What the task asks: Below are several entries. Transcribe exactly those lines that fall from the one with "labeled regions (frame 1 of 3, (1270, 952))" through the one with "common name: thomson's gazelle", end lines included.
---- Records shown
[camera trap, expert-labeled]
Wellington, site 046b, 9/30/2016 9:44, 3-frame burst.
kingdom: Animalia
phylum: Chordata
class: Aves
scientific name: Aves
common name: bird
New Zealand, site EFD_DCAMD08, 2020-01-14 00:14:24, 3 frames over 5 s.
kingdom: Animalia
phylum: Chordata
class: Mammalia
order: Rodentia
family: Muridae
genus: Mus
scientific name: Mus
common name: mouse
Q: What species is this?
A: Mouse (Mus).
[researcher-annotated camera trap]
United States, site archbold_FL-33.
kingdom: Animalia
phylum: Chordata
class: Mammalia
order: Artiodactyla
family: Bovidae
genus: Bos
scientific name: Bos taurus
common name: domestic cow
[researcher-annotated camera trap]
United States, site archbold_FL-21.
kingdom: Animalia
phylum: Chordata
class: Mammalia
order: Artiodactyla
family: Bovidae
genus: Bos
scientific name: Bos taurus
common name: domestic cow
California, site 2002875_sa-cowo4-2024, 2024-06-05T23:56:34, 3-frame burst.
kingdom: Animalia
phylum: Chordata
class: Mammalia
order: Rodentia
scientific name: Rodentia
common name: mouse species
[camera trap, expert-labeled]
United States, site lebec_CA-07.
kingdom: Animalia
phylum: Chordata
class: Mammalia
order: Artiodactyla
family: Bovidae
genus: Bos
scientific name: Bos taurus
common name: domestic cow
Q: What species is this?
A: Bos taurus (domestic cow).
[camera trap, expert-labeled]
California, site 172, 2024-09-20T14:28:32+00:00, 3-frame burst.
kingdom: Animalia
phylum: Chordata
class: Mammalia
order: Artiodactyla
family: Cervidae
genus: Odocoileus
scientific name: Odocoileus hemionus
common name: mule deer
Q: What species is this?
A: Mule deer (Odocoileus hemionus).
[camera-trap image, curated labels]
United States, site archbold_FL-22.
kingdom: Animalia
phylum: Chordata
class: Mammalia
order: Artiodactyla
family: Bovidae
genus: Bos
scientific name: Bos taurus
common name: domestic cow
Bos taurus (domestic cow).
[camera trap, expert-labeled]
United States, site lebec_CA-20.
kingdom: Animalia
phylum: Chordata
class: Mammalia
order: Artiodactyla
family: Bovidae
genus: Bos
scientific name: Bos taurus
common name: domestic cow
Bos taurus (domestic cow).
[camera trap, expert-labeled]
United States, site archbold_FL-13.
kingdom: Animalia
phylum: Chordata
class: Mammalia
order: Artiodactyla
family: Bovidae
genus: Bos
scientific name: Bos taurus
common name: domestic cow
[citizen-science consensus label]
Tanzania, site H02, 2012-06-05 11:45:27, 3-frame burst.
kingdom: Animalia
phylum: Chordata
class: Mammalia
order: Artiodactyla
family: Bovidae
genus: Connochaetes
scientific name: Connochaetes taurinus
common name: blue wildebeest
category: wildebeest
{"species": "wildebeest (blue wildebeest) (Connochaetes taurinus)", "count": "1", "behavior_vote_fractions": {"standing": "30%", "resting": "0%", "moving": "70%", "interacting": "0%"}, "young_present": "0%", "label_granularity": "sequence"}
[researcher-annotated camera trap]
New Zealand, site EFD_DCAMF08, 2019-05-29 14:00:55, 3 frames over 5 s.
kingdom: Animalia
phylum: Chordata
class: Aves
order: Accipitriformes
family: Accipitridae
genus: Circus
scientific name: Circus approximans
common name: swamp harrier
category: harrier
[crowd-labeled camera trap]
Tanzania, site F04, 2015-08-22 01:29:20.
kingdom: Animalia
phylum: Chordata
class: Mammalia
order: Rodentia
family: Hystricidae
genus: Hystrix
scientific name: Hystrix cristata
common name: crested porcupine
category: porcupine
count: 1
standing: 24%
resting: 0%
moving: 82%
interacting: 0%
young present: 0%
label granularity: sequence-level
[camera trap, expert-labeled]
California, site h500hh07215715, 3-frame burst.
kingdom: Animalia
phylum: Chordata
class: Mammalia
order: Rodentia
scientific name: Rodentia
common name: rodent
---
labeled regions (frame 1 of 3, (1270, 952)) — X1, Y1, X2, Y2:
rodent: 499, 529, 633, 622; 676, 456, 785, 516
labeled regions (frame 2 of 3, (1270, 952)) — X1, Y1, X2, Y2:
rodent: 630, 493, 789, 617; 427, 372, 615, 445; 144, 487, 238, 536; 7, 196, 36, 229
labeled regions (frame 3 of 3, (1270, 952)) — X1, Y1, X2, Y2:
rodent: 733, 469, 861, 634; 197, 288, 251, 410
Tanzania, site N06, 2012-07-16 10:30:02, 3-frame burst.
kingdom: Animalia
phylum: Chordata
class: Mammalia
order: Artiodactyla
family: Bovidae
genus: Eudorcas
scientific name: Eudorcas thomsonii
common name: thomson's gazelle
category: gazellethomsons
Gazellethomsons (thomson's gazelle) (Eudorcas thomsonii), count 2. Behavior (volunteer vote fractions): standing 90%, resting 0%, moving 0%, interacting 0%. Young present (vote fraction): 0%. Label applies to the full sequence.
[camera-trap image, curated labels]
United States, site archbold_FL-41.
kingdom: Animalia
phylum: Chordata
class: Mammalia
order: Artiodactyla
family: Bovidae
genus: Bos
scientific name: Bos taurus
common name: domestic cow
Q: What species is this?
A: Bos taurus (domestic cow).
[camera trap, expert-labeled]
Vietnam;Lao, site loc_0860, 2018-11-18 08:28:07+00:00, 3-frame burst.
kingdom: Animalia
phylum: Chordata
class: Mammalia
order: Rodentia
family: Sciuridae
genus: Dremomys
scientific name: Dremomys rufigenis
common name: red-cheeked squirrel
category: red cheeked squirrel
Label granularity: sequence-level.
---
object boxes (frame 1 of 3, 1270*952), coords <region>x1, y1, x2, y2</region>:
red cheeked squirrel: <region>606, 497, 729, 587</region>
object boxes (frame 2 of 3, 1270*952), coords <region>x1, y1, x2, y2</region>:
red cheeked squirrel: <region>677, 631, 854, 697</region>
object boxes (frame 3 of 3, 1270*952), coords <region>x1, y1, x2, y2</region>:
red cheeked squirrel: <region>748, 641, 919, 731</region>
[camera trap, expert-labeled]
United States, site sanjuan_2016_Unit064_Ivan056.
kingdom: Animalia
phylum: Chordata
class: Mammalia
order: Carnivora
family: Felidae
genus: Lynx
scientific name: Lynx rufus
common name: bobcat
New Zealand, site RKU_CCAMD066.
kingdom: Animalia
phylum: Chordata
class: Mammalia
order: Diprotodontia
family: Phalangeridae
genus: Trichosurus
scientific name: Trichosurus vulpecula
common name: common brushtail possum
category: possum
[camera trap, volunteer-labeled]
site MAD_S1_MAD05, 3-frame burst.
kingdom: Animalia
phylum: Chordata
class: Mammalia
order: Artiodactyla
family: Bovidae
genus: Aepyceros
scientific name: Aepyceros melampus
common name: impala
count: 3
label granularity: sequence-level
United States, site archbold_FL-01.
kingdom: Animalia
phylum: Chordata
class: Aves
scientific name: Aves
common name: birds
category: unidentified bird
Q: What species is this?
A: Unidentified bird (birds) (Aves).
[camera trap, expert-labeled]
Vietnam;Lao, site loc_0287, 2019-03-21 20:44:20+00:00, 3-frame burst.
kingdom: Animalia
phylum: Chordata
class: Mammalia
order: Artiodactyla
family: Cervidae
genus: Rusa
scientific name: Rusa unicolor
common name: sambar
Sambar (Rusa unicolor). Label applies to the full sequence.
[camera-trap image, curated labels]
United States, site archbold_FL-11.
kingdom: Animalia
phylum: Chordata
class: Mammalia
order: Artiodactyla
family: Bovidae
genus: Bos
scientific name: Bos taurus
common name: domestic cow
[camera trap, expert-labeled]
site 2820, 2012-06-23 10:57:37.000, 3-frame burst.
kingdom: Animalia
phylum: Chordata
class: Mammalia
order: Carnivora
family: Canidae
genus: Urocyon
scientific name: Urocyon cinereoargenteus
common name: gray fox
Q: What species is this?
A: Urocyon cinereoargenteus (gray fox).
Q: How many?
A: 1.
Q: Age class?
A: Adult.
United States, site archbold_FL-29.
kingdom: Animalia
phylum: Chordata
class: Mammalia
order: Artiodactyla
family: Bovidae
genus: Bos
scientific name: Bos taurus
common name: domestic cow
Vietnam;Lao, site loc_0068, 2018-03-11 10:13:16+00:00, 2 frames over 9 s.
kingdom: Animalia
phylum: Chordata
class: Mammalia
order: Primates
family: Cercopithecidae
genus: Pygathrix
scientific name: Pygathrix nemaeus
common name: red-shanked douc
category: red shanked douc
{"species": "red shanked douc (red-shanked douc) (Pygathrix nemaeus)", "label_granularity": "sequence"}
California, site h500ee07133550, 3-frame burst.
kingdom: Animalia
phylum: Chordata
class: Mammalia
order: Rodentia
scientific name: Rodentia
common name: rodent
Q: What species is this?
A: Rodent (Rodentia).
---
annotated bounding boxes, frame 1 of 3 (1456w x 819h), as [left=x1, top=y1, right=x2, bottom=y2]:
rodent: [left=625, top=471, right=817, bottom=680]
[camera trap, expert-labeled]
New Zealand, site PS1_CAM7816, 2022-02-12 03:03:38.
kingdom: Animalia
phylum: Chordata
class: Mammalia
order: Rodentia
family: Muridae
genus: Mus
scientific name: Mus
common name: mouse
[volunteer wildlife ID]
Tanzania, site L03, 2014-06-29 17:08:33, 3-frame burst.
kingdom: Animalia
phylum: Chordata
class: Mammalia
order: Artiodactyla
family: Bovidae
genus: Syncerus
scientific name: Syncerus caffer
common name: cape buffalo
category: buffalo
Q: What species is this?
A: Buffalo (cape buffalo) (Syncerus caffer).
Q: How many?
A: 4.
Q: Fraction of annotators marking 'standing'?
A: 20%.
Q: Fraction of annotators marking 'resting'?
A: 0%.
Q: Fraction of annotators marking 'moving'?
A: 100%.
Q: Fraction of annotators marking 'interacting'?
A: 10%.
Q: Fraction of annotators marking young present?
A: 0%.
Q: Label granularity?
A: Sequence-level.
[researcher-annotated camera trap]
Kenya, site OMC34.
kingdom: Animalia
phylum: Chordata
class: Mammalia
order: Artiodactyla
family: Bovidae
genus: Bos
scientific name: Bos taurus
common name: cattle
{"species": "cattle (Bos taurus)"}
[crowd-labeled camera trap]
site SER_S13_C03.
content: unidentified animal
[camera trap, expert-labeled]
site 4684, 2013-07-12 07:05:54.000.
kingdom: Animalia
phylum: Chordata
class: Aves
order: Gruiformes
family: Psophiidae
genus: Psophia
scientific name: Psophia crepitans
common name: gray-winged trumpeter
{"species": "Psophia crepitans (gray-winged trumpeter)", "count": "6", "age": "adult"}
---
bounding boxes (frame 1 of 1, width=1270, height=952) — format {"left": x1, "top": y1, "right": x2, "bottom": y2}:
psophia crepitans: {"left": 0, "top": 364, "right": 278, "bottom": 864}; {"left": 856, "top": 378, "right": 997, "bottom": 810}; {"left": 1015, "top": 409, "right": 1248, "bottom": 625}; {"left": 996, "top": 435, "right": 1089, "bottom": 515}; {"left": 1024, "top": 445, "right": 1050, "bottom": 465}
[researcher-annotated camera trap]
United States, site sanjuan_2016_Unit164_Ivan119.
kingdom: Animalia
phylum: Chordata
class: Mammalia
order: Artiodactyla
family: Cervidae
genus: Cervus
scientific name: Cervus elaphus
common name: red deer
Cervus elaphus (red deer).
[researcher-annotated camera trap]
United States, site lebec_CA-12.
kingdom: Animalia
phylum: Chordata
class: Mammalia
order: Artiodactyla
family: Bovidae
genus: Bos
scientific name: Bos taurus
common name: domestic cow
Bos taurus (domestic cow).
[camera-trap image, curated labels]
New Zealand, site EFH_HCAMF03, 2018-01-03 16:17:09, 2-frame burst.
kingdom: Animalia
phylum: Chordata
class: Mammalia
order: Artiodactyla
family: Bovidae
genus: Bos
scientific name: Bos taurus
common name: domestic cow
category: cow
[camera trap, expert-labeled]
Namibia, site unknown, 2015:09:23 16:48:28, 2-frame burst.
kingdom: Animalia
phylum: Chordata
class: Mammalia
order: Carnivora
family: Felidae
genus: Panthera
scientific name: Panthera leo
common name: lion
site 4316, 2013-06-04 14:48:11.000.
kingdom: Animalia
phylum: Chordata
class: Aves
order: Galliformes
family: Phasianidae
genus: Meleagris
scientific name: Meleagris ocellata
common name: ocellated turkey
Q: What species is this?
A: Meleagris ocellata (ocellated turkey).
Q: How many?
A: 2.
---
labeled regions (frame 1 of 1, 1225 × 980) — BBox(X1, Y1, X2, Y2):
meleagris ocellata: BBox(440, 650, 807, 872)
--------
Your solution:
labeled regions (frame 1 of 3, (1270, 952)) — X1, Y1, X2, Y2:
rodent: 499, 529, 633, 622; 676, 456, 785, 516
labeled regions (frame 2 of 3, (1270, 952)) — X1, Y1, X2, Y2:
rodent: 630, 493, 789, 617; 427, 372, 615, 445; 144, 487, 238, 536; 7, 196, 36, 229
labeled regions (frame 3 of 3, (1270, 952)) — X1, Y1, X2, Y2:
rodent: 733, 469, 861, 634; 197, 288, 251, 410
Tanzania, site N06, 2012-07-16 10:30:02, 3-frame burst.
kingdom: Animalia
phylum: Chordata
class: Mammalia
order: Artiodactyla
family: Bovidae
genus: Eudorcas
scientific name: Eudorcas thomsonii
common name: thomson's gazelle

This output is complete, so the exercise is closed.